### DESCRIPTION OF THE TASK
Of all the entries below, only the lines from the one with "medicare stock pictures, royalty-free photos & images" up to and including the one with "latin father and" are to be duplicated exactly.

### DATASET RECORDS
○ ○ ○ ○
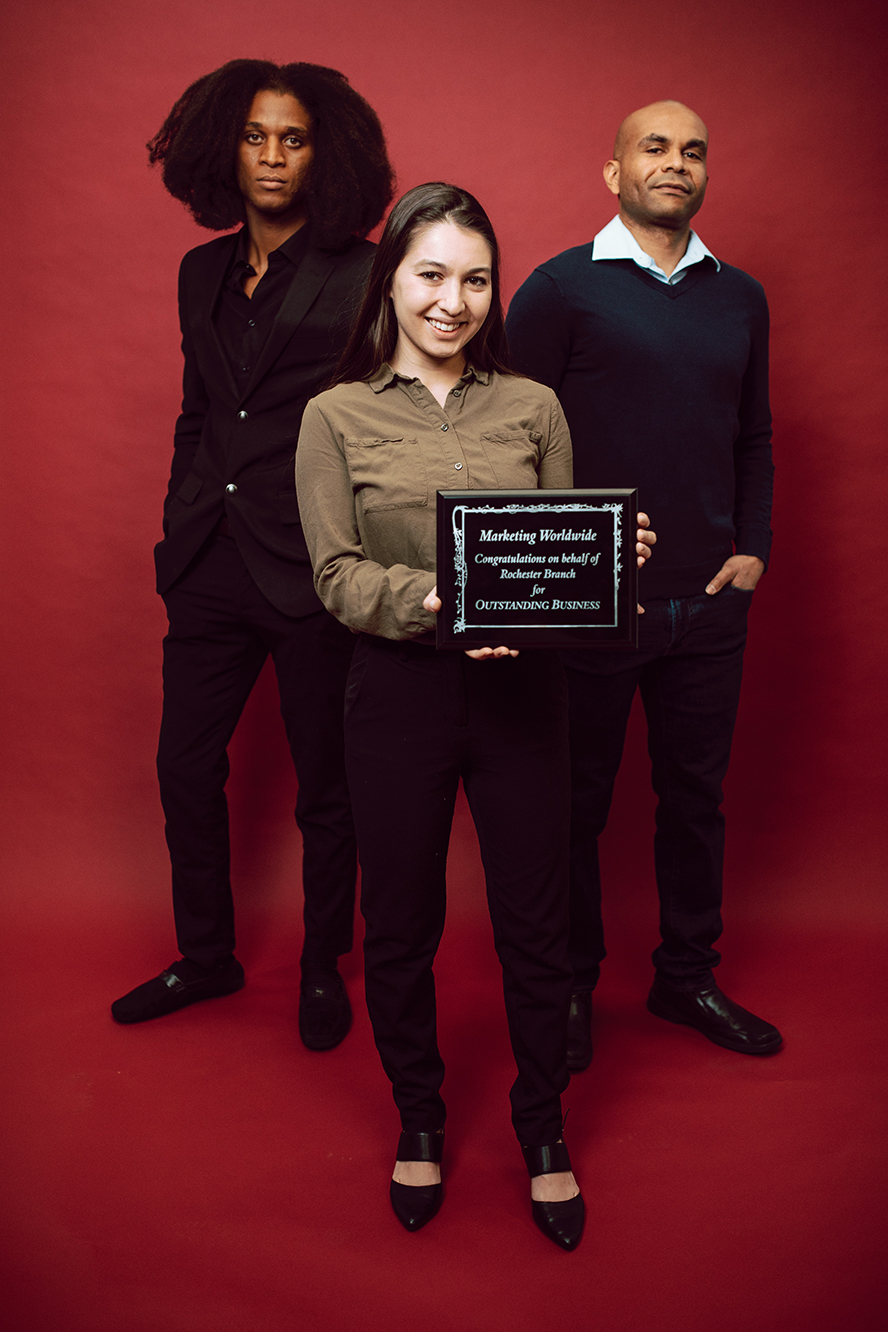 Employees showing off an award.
○ ○ ○ ○
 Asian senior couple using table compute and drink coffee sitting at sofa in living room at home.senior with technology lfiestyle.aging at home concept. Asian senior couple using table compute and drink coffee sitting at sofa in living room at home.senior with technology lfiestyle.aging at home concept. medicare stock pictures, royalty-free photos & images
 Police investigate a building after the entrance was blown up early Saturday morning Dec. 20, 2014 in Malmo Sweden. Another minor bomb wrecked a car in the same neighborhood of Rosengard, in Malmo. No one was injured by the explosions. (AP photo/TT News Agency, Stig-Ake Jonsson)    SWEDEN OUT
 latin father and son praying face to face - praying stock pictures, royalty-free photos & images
○ ○ ○ ○
### RESULT OF THE TASK
 Asian senior couple using table compute and drink coffee sitting at sofa in living room at home.senior with technology lfiestyle.aging at home concept. Asian senior couple using table compute and drink coffee sitting at sofa in living room at home.senior with technology lfiestyle.aging at home concept. medicare stock pictures, royalty-free photos & images
 Police investigate a building after the entrance was blown up early Saturday morning Dec. 20, 2014 in Malmo Sweden. Another minor bomb wrecked a car in the same neighborhood of Rosengard, in Malmo. No one was injured by the explosions. (AP photo/TT News Agency, Stig-Ake Jonsson)    SWEDEN OUT
 latin father and son praying face to face - praying stock pictures, royalty-free photos & images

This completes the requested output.